The trust deed for the Unit Trust deals with how the trustee is to treat the income of the trust fund. In particular, a specific clause of the trust deed requires the net income of the trust fund to be paid, applied or set aside for the benefit of the unit holders in proportion to their unit holdings. While another clause of the trust deed allows the trustee to accumulate the income provided they have obtained consent from the unit holders.
The trust deed also outlines when it is considered that the trustee has paid, applied or set aside an amount for a Unit Holder.
If at the end of the accounting period the trustee has not made an effective determination then, subject to a specific clause of the trust deed, the trustee is required to hold in trust so much of the net income not subject to an effective determination for the unit holders in proportion to their unit holding.
A presently entitled trust beneficiary will remain as such, whether or not the trustee has the funds available for immediate payment. It is not known if the trust has recorded any distributions in the trust accounts or whether any accounts had been prepared. In any case, where no determination has been made, the specific clause of the trust deed requires the trustee to hold the amounts in trust for the unit holders in proportion to their unit holding. Consequently, the Fund, as sole unit holder, is presently entitled to the net income of the trust fund for the year the proceeds from the sale of the property are received.
CGT event
The net income of a trust estate includes the total assessable income of the trust estate calculated as if the trustee were a taxpayer in respect of that income (subsection 95(1) of the ITAA 1936). The net income is assessed to a beneficiary or to the trustee depending on whether the beneficiary is presently entitled to income of the trust estate or is under a legal disability.

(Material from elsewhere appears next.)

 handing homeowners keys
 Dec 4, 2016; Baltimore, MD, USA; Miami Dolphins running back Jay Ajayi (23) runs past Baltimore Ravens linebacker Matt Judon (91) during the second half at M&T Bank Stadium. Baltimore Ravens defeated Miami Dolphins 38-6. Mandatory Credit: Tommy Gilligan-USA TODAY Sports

CGT event A1 happened when the property was disposed of by the unit trust, and it is the unit trust that made the capital gain. The unit trust is required to include any capital gain that is not otherwise reduced, deferred or disregarded in the net capital gain and net income for the income year. As any capital gain will be distributed to the Fund, which is a resident unit holder, the Unit Trust will not pay CGT on any capital gain resulting from the disposal of the property.
The amount of the net capital gain included in the share of net income distributed to the Fund will be treated as a capital gain in the hands of the Fund, and will be included in the assessable income of the Fund.